▶ Work item: Leave the pictures out, and repeat exactly each line from the one that holds "Columbia kurtka outdoorowa" through the final line of the entries below.

▶ Provided data:

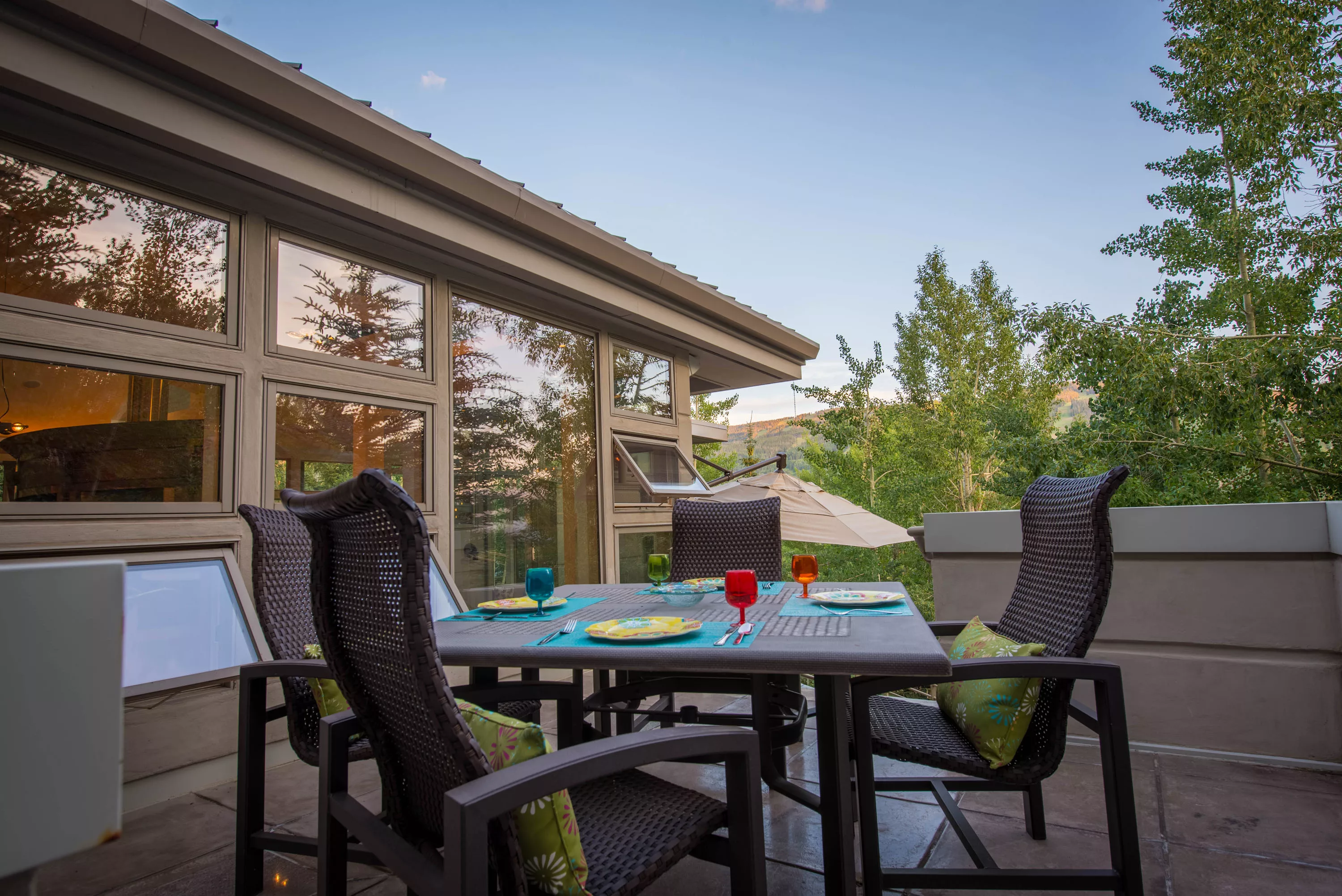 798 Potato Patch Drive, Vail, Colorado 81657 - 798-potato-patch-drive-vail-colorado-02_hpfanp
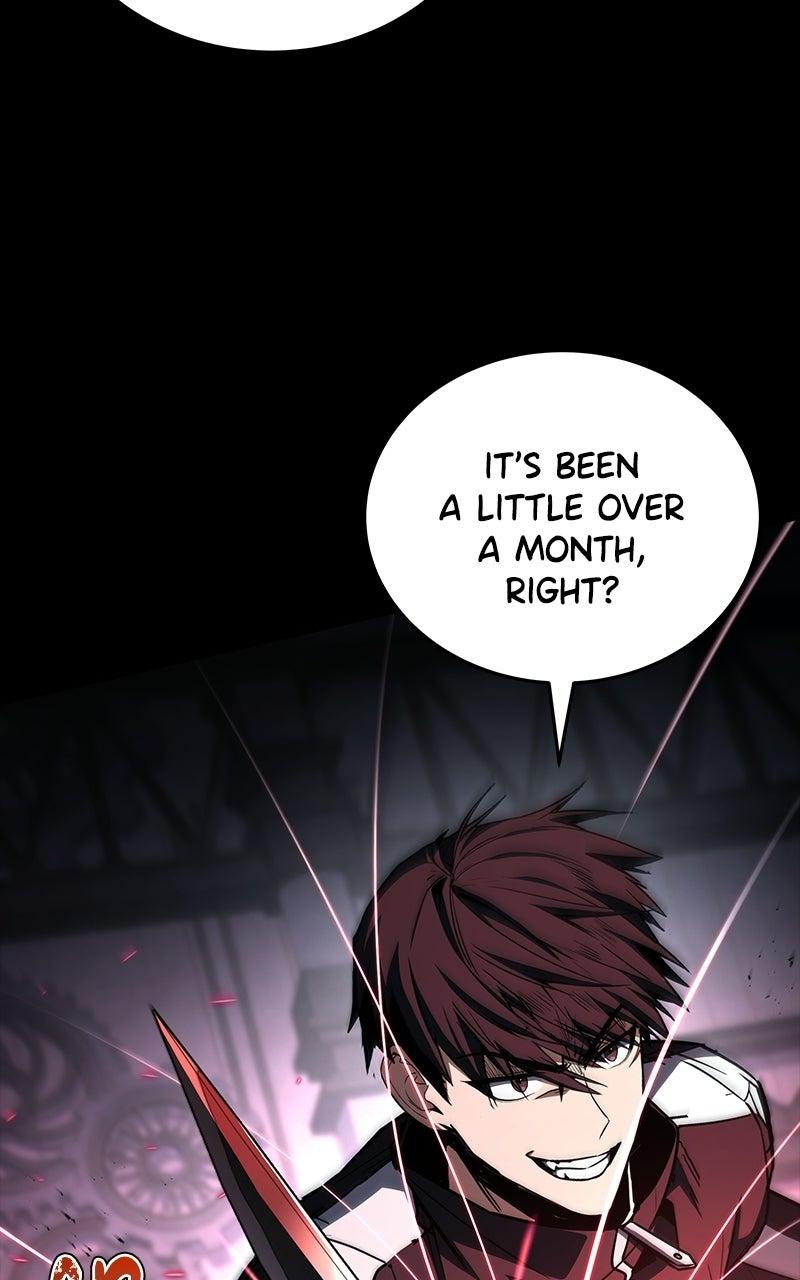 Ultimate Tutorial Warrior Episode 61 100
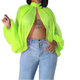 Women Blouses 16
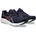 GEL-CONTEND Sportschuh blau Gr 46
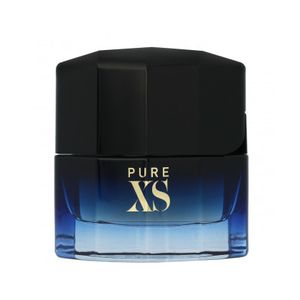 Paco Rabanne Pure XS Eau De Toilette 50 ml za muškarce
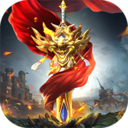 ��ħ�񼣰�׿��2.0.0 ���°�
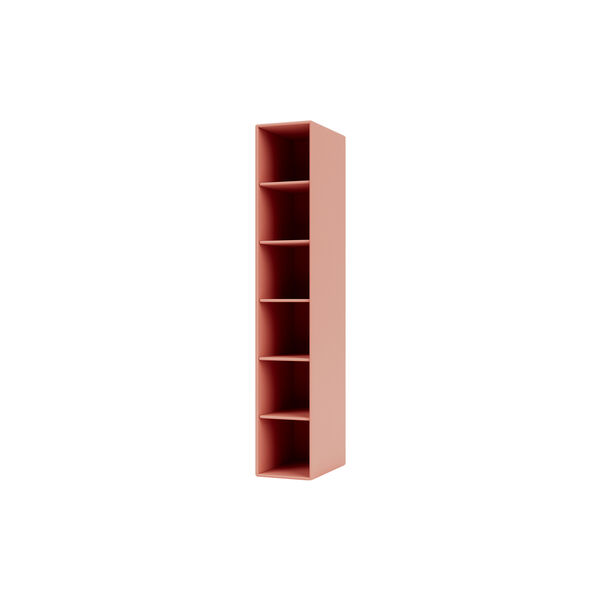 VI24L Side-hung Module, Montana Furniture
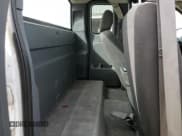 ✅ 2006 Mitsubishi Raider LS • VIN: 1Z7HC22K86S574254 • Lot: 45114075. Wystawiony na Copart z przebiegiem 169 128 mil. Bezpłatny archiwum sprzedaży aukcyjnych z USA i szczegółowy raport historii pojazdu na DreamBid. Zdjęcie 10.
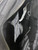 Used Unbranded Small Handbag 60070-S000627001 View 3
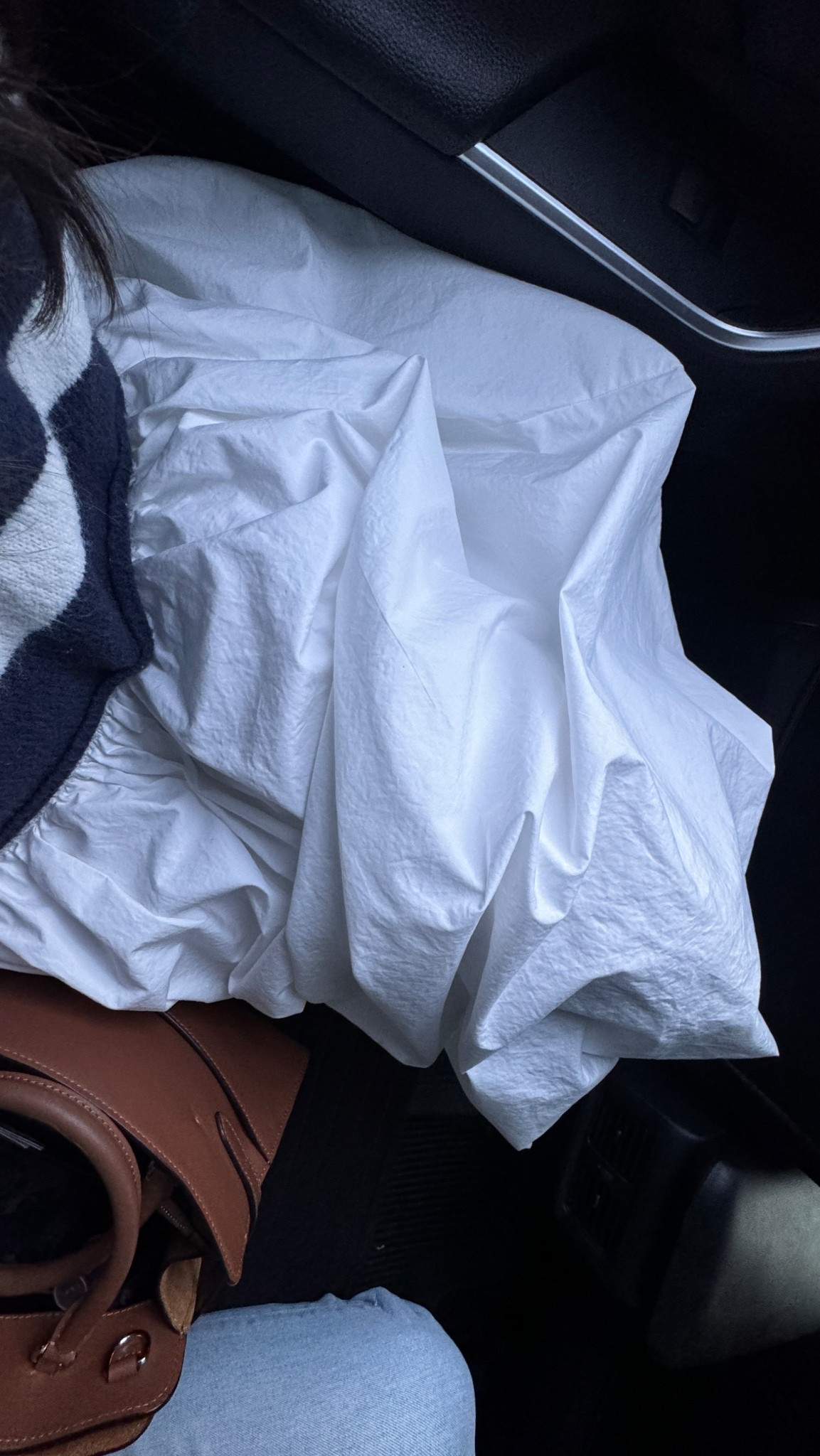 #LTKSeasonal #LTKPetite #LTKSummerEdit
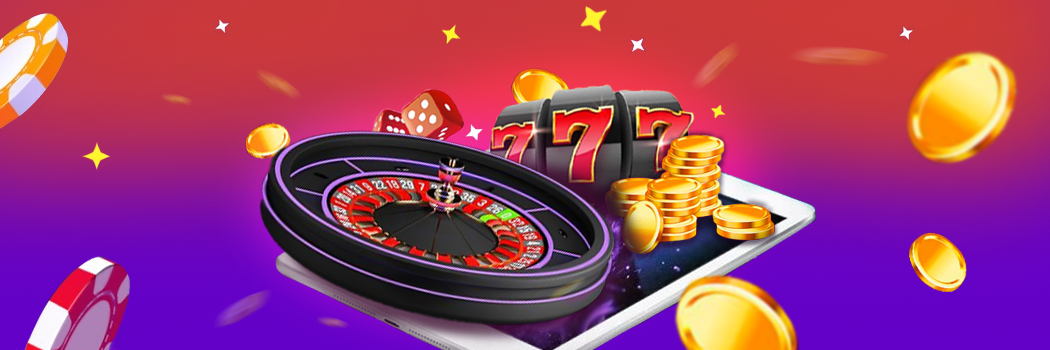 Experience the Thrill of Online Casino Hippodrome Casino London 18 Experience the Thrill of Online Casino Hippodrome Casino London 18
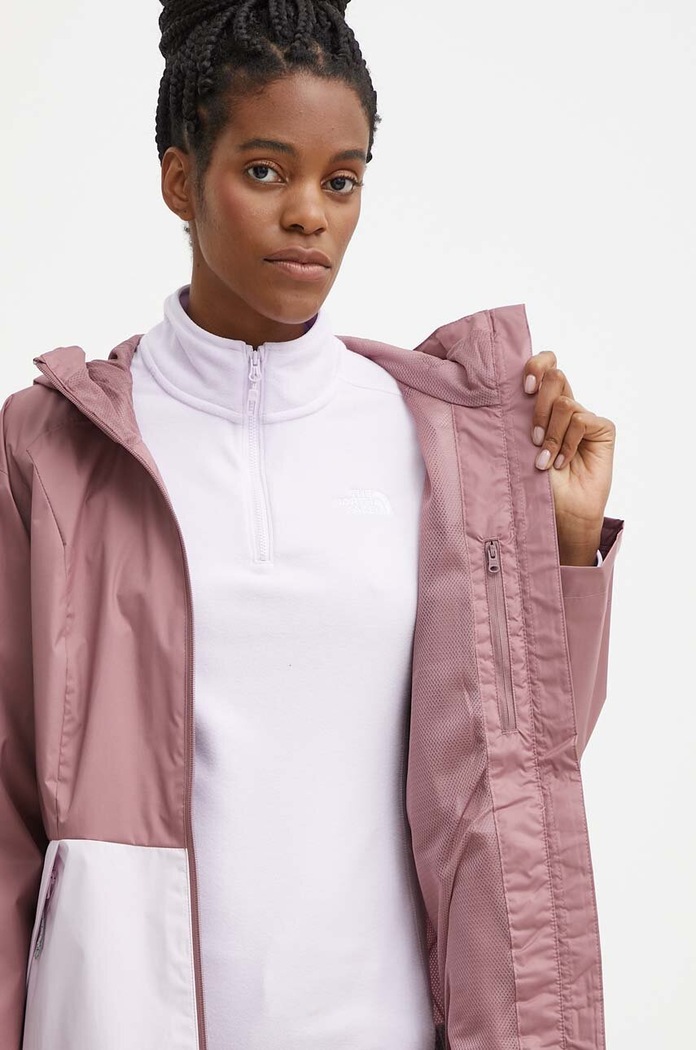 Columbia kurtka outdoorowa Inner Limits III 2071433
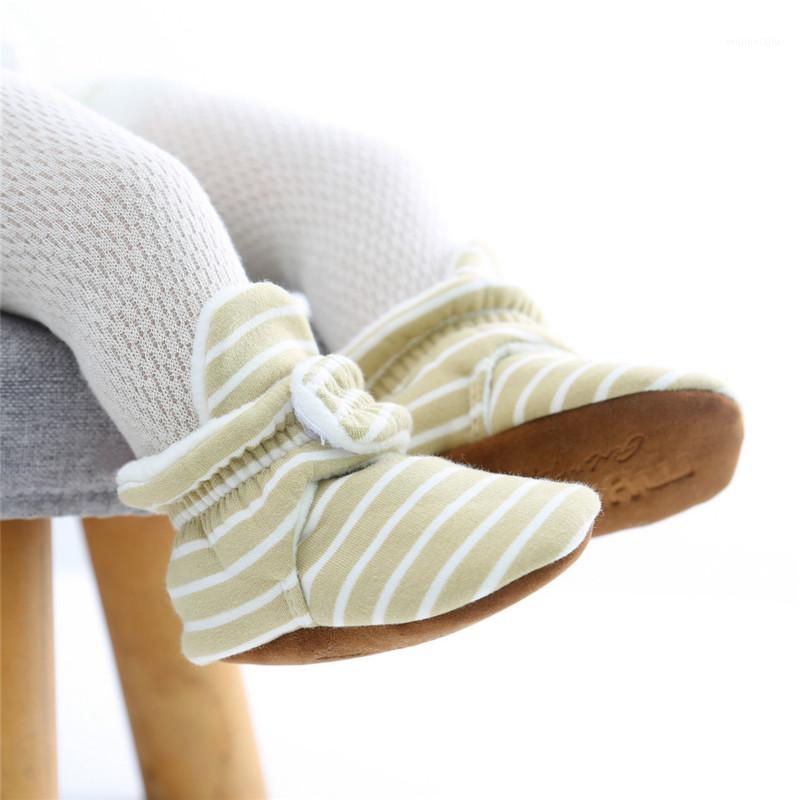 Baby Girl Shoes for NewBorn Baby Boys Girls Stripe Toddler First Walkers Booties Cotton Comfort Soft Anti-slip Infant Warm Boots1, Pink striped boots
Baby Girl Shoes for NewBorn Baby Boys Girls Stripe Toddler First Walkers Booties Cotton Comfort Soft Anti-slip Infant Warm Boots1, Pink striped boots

▶ Reply:
 Columbia kurtka outdoorowa Inner Limits III 2071433
 Baby Girl Shoes for NewBorn Baby Boys Girls Stripe Toddler First Walkers Booties Cotton Comfort Soft Anti-slip Infant Warm Boots1, Pink striped boots
Baby Girl Shoes for NewBorn Baby Boys Girls Stripe Toddler First Walkers Booties Cotton Comfort Soft Anti-slip Infant Warm Boots1, Pink striped boots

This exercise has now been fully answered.